While he believed what his culture said about him and overestimated his worth, he underestimated YHWH and YHWH’s divine purposes. Pharaoh’s goal was to enhance his personal status and Egypt’s role in the world. YHWH’s goal was to redeem Israel and all of Creation. Pharaoh benefited from social injustice, such as Israel’s enslavement. God’s goal was to smash injustice and eradicate it from Creation for all time. Pharaoh thought he controlled his little portion of Creation. YHWH, on the other hand, in these plague signs, showed Pharaoh that the power to create the world and undo that Creation rested solely in YHWH’s hands. And yet Pharaoh’s approach to interacting with YHWH is attempted compromise, which happens at least three times, and feigned shallow repentance. The most ironic of which is in Exodus 10.16: “I have sinned against the Lord your God….Do forgive my sin just this once.” He says that at the end of the eighth plague, and in the ninth plague he tries to compromise with YHWH one more time. Pharaoh doesn’t take YHWH seriously, rather he attempts to play with Him.
In reality, the figure who is in charge is YHWH and the toy is Pharaoh himself. As 10.2 notes, how YHWH dealt with Pharaoh will be a constant story for the future generations of Jews. According to Waldemar Janzen, the gist of the Hebrew phrasing in that verse is something like “Pharaoh and the Egyptians are like toys in God’s hands” (Exodus, BCBC Series, p. 128). Up to a point, God willingly plays along with Pharaoh’s behavior and banter. However, as reported in 10.15, God “could have stretched out [his] hand and struck [Pharaoh] and [his] people with pestilence, and [Pharaoh] would have been cut off from the Earth.”
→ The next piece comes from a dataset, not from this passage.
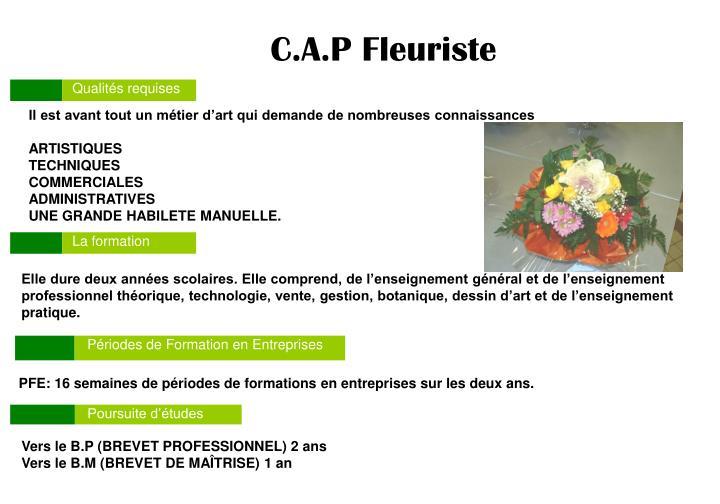 C.A.P Fleuriste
God could have, but God didn’t. In the second and fourth plagues, God responds to Pharaoh’s request to relent. Mercy is extended to Egypt. God’s goal isn’t to destroy the Egyptians, but to make a point about his divine authority and power. In the seventh plague, which is more intense and destructive than the previous ones, the Egyptians are warned to take shelter before the hail began. Those who obey and survive learn there is none like YHWH “in all the earth.” (10.14).
While God is patient with Pharaoh, YHWH refuses to be his patsy. YHWH won’t be manipulated. YHWH won’t compromise on divine goals. And YHWH certainly won’t be drug down to Pharaoh’s level. The final three plague signs are so intense Pharaoh should have given up, changed his mind, and repented by letting Israel go. However, we are told he firmly held on to his Hebrew slaves. And he expelled Moses, his only direct connection to YHWH, threatening to kill him if he ever showed his face in the royal palace again. With that his fate is sealed. He has run out of time. One more plague awaits him.
I don’t know about you, but as I said at the beginning, I feel sorry for Pharaoh at some level because I see myself in him at points. While not on his scale, I too am tempted to believe it when culture tells me now wonderful I am. I am so amazing, I should get a Lexus for Christmas this year…just because I am me. And I forget that God and God’s plans for Creation make me look rather insignificant. I read about injustice in the world and learning how I benefit from various injustices while doing little or nothing to confront them. Sadly, the best I can muster on a regular basis is to use Fairtrade beeswax lip balm from Zambia in the winter and drink Fairtrade coffee most of the time. And I forget that YHWH’s intention is to remove injustice from our collective experience. I am tempted to control my little portion of Creation for myself. And I forget that even my little world is caught up in God’s vast Creation. And most embarrassing of all, I suppose, is when I naively try to drag God down to my level and implore the Lord to do my bidding.
But as I said, that’s just me. I don’t know about you.